Titled No Need To Be Afraid, and published by the left-wing Jimmy Reid Foundation, it weighs the risks from terrorism, cyberwar, climate change, social unrest and attacks on Scottish sovereignty over 30 years, and concludes there is little to fear in security terms from leaving the UK.

The only serious threat outside Scotland's control is climate change and its attendant economic and social problems, it says.

Independence could even improve security if it led to the removal of nuclear weapons from the Clyde – which could suffer accidents or attacks from terrorists – and Scotland was more distant from controversial UK foreign policies.

However, the report also warns "membership of military alliances with policies of aggression or retaliation, such as Nato" could increase the threat to Scottish security.

It cites the 2004 al-Qaeda attacks on trains in Madrid that killed 200 people as an example of a junior Nato member being targeted in order to try to create splits in Nato over Iraq and Afghanistan.

The report is based on questionnaires completed by Dr Rebecca Johnson of the Acronym Institute for Disarmament Diplomacy; Paul Rogers, Professor of Peace Studies at Bradford University; William Walker, Professor of International Relations at St Andrews University; and Dr Bill Patterson of Stirling University's politics department.

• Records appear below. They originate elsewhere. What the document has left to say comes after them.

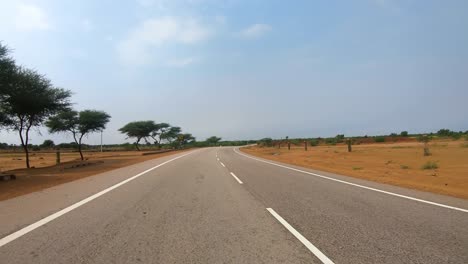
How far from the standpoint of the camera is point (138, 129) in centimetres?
9950

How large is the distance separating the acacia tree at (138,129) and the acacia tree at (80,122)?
1667 inches

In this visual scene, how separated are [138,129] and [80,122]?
1865 inches

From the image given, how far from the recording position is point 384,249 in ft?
18.3

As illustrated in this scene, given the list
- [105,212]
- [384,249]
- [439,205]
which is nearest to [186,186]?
[105,212]

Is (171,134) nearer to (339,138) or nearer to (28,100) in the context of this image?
(339,138)

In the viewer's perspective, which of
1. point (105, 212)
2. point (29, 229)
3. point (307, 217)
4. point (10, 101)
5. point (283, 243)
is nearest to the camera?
point (283, 243)

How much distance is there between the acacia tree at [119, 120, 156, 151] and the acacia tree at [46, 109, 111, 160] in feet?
139

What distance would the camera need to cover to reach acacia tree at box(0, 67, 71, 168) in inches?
1082

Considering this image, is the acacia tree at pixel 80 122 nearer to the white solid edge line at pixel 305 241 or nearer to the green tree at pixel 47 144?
the white solid edge line at pixel 305 241

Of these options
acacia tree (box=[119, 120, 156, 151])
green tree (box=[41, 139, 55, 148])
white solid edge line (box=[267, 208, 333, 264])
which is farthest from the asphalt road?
green tree (box=[41, 139, 55, 148])

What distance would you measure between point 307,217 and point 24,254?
4968 millimetres

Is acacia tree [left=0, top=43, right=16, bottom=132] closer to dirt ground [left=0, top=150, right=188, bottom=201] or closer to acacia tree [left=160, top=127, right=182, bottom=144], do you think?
dirt ground [left=0, top=150, right=188, bottom=201]

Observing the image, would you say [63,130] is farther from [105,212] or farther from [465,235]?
[465,235]

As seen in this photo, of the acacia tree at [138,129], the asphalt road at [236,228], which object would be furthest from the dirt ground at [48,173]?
the acacia tree at [138,129]
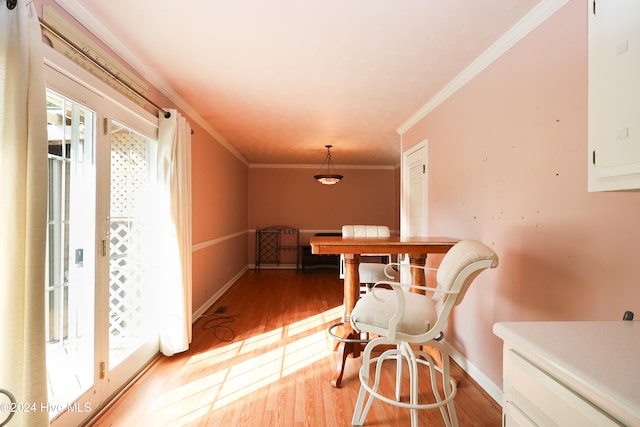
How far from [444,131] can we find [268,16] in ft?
5.99

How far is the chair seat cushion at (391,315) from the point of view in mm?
1438

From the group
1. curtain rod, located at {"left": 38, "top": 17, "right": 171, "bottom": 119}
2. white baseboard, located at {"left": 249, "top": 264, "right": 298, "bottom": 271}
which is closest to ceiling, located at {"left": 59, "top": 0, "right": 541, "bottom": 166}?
curtain rod, located at {"left": 38, "top": 17, "right": 171, "bottom": 119}

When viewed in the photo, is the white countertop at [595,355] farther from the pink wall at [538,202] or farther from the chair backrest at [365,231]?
the chair backrest at [365,231]

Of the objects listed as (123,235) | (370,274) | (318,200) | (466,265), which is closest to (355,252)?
(466,265)

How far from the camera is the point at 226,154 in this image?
4613mm

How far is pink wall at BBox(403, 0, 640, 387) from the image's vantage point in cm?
124

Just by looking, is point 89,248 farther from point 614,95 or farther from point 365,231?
point 614,95

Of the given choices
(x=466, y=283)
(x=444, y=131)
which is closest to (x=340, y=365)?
(x=466, y=283)

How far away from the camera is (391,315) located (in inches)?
57.7

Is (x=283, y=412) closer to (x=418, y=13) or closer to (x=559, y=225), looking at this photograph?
(x=559, y=225)

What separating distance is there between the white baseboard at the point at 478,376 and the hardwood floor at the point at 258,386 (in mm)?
39

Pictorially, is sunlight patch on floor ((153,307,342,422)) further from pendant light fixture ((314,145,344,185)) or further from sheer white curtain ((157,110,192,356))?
pendant light fixture ((314,145,344,185))

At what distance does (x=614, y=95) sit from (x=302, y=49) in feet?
5.44

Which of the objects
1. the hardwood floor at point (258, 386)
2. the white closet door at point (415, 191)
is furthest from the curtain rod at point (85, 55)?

On the eve of a key debate on defence at the SNP conference this week, it argues that to date the discussion around the defence of an independent Scotland has been fundamentally flawed.

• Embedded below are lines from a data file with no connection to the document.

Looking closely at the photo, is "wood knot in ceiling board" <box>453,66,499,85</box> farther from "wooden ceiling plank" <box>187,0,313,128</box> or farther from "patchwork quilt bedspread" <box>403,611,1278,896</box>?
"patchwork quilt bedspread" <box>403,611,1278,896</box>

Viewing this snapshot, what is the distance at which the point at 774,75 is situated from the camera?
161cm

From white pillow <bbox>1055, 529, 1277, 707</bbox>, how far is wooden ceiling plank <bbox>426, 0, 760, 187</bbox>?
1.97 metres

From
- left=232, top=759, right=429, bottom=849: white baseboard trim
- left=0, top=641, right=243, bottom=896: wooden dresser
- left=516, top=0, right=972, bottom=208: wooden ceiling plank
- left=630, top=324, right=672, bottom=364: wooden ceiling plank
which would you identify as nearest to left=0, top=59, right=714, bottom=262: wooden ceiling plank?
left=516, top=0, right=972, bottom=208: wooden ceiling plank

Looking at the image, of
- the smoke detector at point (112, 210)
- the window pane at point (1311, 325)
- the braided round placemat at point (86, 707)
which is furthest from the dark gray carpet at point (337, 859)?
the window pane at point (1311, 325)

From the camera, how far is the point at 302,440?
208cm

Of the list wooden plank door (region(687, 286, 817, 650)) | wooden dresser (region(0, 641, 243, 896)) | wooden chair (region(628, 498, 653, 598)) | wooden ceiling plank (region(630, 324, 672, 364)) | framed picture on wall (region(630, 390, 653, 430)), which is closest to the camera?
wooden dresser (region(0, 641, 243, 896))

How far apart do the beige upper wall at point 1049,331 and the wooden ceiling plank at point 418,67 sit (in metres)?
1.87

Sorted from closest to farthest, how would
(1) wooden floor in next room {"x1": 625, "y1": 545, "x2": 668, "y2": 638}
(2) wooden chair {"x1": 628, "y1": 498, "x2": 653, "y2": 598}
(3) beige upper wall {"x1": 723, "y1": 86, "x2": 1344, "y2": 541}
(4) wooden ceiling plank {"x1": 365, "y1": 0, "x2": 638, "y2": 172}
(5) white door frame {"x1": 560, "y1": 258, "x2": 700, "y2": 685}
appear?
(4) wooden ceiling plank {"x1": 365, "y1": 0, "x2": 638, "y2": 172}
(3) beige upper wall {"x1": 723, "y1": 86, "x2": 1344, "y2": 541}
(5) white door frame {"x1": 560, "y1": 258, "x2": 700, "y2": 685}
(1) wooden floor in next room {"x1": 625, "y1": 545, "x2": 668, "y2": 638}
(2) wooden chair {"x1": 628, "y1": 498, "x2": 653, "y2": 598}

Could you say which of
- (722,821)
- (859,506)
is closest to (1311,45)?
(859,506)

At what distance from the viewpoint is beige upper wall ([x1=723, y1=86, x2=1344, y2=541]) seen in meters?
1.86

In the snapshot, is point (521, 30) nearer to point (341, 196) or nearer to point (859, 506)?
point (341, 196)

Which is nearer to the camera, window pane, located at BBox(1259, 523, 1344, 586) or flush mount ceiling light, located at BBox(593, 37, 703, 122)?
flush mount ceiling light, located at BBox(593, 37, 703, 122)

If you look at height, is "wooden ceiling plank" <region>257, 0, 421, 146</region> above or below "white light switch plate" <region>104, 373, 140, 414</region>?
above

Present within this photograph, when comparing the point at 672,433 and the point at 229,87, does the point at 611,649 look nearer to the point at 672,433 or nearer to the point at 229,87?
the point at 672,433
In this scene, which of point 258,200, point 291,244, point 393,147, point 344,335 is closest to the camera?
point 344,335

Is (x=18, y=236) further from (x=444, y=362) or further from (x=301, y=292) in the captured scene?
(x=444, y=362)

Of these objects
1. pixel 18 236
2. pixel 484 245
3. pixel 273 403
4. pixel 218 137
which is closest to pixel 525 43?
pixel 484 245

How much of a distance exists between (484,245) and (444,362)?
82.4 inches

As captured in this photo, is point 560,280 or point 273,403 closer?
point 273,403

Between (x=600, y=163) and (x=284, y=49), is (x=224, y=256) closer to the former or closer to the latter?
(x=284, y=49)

It says there has been no credible assessment of the most pressing security threats and no consideration of non-military responses.

"Realistically, Scotland does not face any direct territorial threats," except as a result of collateral damage in the event of conflict between the US and Russian and China, it says.

"As long as Russia and Nato remain wedded to 20th-century military attitudes ... there remain not insignificant risks that panic, miscalculation, inadvertence or military decisions may precipitate nuclear conflict, with or without other military engagement.

"If that were to happen, Scotland could be particularly vulnerable because of the nuclear warhead store at RNAD Coulport and the Trident homeport at Faslane."

Reid Foundation director Robin McAlpine said: "What this report shows is that nothing could be more irrelevant to modern Scotland than this incessant chatter about Nato. Environmental change and austerity are a much bigger threat to the way of life of ordinary Scots than imaginary armies out to get us.

"It's time there was a more serious debate about what security really means for the Scottish people."